MEM tumors may develop at any site within the soft tissue or central nervous system. Most commonly, it presents in the soft tissues within the abdomen, pelvis, or external genitalia; and less commonly, within the head–neck regions or mediastinum [3]. Most cases are diagnosed in infants or children under 2 years of age [4]; congenital presentations are exceedingly uncommon, with less than 100 cases globally reported in the literature [3,5]. MEM poses significant diagnostic and therapeutic challenges due to its mixed nature and rarity. This case report describes a newborn with congenital MEM of the neck admitted to a Neonatal Intensive Care Unit (NICU). To our knowledge, this is the first case of MEM that was clinically present at birth and located within the neck. Congenital presentation of MEM is particularly uncommon, with only a few cases reported in the literature. The rarity of MEM, particularly in the congenital form, poses challenges to diagnosis, treatment, and understanding of its pathophysiology.

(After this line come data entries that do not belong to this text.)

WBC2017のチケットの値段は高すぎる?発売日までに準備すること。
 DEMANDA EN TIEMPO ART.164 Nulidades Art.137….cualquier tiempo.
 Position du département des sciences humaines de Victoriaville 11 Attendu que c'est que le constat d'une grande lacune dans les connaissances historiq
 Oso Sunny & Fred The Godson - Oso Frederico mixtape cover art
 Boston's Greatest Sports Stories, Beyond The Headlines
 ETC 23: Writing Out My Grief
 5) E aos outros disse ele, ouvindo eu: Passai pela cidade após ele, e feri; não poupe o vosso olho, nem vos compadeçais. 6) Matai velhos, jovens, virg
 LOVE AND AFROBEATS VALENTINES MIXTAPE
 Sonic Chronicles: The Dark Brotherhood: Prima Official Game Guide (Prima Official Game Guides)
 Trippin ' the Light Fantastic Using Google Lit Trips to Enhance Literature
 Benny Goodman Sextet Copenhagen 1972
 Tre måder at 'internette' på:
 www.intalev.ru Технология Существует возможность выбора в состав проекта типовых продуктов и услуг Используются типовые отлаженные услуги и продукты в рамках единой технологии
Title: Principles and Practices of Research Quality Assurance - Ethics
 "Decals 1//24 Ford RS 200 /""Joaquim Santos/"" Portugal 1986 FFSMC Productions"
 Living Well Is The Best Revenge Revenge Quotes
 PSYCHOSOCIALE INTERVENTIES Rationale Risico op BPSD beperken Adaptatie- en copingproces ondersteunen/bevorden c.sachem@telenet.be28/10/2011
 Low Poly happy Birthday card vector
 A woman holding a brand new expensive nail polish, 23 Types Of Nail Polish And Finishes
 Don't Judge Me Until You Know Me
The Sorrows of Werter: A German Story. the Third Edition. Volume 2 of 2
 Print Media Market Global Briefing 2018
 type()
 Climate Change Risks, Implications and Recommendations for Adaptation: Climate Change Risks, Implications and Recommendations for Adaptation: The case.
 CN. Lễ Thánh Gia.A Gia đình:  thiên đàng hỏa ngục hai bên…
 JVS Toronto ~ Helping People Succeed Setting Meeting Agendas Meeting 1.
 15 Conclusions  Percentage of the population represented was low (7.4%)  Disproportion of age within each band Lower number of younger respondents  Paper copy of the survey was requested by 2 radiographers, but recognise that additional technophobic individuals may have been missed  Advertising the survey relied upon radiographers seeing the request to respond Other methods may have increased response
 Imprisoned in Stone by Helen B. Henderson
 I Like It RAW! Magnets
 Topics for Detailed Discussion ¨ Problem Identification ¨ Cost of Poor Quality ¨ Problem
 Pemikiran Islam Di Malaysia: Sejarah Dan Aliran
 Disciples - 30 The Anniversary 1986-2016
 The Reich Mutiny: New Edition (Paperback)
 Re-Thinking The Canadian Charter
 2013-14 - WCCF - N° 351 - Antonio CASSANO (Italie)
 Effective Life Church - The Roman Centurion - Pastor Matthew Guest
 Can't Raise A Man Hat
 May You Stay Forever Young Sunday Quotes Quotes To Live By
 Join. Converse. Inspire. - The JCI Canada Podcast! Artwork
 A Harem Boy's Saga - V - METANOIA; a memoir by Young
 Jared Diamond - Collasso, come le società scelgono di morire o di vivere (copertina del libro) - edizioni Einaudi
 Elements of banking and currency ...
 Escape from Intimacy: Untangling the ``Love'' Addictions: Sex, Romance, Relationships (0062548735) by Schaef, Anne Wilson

Most MEM in infants arise from pelvic, retroperitoneal, and urogenital sites, followed by head and neck regions, as seen in our patient, then intracranial and extremity sites, manifesting as painless, rapidly enlarging masses [3]. Some studies suggest MEM shows a male predominance [3,5] and is most often observed in the first two years of life. The pathogenesis of MEM is unclear, though it is believed to arise from undifferentiated neural crest cells, which differentiate into both ectodermal (epithelial) and mesodermal (mesenchymal) tissues [6,7]. Some literature suggests mutations in P53, and cell cycle control pathway regulators could be the drivers of tumorigenesis. Clinical presentation in infants is often nonspecific which can make diagnosis challenging. Most cases present rapidly enlarging masses in the pelvis, abdomen, external genitalia, and head and neck region [4,5,6]. Symptoms can vary depending on the location and size of the tumor, visible swelling, signs of local invasion, or systemic symptoms. Masses in the head and neck region may manifest with symptoms of difficulty breathing or feeding due to obstruction of the aerodigestive tract. The differential diagnosis for congenital neck masses in neonates includes vascular or lymphatic malformations, thyroglossal duct cysts, branchial cleft cysts, or other soft tissue tumors such as congenital fibrosarcoma, hemangiomas, lymphangiomas, and neuroblastomas [5].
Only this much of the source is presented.